§ **Task input**:
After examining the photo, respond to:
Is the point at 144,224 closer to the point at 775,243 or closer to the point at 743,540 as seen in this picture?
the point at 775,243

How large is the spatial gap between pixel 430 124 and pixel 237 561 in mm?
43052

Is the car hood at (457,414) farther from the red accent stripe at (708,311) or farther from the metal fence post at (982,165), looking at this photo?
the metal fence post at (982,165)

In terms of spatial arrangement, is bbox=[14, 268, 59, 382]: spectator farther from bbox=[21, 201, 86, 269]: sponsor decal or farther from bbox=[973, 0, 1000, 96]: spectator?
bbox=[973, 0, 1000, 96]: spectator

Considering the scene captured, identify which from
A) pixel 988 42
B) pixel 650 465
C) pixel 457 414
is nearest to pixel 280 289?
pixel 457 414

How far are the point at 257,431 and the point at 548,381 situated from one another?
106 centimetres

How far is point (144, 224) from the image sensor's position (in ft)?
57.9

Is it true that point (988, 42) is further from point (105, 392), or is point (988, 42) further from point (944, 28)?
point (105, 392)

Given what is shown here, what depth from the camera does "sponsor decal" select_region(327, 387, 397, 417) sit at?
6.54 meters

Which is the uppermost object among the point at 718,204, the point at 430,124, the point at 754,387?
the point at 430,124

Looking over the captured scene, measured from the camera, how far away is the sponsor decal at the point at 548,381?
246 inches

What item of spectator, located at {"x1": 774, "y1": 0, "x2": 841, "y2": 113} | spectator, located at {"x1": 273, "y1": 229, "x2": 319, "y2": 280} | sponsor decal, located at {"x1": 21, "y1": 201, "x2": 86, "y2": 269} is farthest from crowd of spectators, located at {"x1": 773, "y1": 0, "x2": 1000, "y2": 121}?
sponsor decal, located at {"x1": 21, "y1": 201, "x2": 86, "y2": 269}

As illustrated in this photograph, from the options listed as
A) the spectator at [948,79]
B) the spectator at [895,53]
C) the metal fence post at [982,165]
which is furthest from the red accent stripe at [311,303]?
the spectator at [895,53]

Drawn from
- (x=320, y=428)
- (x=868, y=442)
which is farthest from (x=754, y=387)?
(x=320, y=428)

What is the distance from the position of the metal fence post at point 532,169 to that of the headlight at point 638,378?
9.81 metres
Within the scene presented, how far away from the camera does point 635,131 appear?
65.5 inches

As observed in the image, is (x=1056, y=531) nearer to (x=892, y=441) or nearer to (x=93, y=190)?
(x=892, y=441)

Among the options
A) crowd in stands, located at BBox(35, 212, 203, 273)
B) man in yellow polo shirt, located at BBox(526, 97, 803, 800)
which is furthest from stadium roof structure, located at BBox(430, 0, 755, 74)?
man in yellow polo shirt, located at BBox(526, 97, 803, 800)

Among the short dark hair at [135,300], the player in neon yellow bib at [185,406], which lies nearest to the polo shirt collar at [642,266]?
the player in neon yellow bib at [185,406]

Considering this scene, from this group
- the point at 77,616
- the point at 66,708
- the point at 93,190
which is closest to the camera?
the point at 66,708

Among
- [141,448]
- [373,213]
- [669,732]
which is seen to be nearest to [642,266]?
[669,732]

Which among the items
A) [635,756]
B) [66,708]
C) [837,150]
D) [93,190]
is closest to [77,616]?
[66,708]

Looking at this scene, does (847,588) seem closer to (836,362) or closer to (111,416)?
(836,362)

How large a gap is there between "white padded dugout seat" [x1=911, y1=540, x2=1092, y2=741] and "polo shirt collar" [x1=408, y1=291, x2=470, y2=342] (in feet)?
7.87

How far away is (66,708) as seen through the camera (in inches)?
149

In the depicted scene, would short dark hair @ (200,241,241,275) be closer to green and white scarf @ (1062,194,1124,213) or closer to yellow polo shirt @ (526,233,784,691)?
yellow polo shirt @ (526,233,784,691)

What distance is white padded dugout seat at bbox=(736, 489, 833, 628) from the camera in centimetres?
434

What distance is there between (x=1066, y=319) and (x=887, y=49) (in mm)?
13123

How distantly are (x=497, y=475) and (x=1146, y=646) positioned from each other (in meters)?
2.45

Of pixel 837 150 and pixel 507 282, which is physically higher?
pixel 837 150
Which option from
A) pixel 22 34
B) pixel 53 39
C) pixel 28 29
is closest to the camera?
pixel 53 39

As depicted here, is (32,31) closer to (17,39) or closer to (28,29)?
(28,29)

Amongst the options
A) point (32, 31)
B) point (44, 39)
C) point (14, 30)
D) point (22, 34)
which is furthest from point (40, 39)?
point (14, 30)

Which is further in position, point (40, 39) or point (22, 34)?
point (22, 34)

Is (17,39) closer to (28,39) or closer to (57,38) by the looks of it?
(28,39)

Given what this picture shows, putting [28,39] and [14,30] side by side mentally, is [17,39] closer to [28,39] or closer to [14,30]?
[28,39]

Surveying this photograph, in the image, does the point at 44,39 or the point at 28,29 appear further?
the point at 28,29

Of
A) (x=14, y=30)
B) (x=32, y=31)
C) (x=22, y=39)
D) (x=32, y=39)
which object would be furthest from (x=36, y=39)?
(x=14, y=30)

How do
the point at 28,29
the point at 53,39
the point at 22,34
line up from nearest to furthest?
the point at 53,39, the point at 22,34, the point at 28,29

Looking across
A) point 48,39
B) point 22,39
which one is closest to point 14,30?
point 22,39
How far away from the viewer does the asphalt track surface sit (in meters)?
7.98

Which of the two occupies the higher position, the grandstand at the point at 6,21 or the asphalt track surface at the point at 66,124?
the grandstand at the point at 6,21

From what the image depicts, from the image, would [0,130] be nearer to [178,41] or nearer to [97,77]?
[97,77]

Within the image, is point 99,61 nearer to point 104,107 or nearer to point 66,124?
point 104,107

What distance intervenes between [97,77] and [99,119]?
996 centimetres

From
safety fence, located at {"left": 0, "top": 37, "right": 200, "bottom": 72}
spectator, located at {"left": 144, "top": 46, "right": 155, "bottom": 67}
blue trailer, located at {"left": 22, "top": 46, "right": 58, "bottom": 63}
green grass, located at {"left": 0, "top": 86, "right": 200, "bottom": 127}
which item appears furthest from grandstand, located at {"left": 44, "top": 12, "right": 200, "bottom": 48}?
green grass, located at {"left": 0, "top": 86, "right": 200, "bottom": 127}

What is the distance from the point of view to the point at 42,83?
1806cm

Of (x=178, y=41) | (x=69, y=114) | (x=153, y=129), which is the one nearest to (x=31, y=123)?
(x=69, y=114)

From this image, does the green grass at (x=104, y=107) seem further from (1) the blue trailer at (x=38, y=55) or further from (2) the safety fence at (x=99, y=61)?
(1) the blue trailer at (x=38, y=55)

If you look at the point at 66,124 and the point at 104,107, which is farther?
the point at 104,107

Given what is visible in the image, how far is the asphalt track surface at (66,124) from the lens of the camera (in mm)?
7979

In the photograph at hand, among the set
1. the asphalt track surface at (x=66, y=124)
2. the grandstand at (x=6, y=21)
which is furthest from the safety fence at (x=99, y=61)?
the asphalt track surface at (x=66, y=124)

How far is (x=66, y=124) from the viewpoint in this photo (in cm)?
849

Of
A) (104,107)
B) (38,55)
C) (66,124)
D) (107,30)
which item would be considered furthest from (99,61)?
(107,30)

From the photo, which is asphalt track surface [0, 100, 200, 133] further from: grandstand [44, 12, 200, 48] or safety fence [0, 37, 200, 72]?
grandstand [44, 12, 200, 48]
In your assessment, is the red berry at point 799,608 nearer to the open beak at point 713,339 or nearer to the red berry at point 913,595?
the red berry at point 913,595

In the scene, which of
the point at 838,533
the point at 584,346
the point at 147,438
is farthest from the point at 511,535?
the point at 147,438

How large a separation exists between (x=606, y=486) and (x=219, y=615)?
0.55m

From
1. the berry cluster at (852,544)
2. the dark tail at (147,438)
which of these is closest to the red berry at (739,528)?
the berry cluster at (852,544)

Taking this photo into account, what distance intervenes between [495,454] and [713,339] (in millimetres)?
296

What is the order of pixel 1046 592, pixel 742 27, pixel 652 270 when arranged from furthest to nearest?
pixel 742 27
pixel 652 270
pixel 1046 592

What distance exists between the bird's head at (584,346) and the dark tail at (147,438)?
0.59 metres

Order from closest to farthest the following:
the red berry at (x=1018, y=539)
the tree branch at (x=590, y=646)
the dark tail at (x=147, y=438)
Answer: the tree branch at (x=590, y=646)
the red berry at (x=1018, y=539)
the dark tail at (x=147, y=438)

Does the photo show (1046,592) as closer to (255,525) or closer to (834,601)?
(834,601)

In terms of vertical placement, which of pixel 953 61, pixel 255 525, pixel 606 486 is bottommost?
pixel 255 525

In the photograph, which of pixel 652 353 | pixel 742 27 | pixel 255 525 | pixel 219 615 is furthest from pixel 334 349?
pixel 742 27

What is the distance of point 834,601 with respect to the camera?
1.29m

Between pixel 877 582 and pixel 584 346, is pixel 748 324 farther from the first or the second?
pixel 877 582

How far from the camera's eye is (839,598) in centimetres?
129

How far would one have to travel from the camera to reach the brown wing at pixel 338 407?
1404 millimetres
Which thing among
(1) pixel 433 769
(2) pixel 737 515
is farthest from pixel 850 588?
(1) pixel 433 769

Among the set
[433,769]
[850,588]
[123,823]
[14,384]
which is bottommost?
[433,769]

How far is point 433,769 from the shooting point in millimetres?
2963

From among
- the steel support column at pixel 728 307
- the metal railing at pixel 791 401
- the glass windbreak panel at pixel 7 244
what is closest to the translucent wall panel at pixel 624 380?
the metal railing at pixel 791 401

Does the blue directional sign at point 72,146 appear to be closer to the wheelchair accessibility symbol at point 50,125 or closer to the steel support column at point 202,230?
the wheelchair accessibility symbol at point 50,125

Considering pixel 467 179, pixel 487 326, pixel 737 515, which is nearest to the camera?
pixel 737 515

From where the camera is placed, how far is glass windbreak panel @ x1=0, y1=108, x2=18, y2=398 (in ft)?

§ **Exercise instructions**: Starting from the line with "How far is point 433,769" and ending with the final line of the data, quote every line exactly, both ends included.

§ **Task response**:
How far is point 433,769 from the shooting point in millimetres?
2963

From among
- the steel support column at pixel 728 307
- the metal railing at pixel 791 401
- the glass windbreak panel at pixel 7 244
what is closest to the translucent wall panel at pixel 624 380?
the metal railing at pixel 791 401

Does the blue directional sign at point 72,146 appear to be closer to the wheelchair accessibility symbol at point 50,125 or closer to the steel support column at point 202,230?
the wheelchair accessibility symbol at point 50,125

Considering pixel 467 179, pixel 487 326, pixel 737 515, which is nearest to the camera?
pixel 737 515

From where the camera is placed, how far is glass windbreak panel @ x1=0, y1=108, x2=18, y2=398 (in ft)?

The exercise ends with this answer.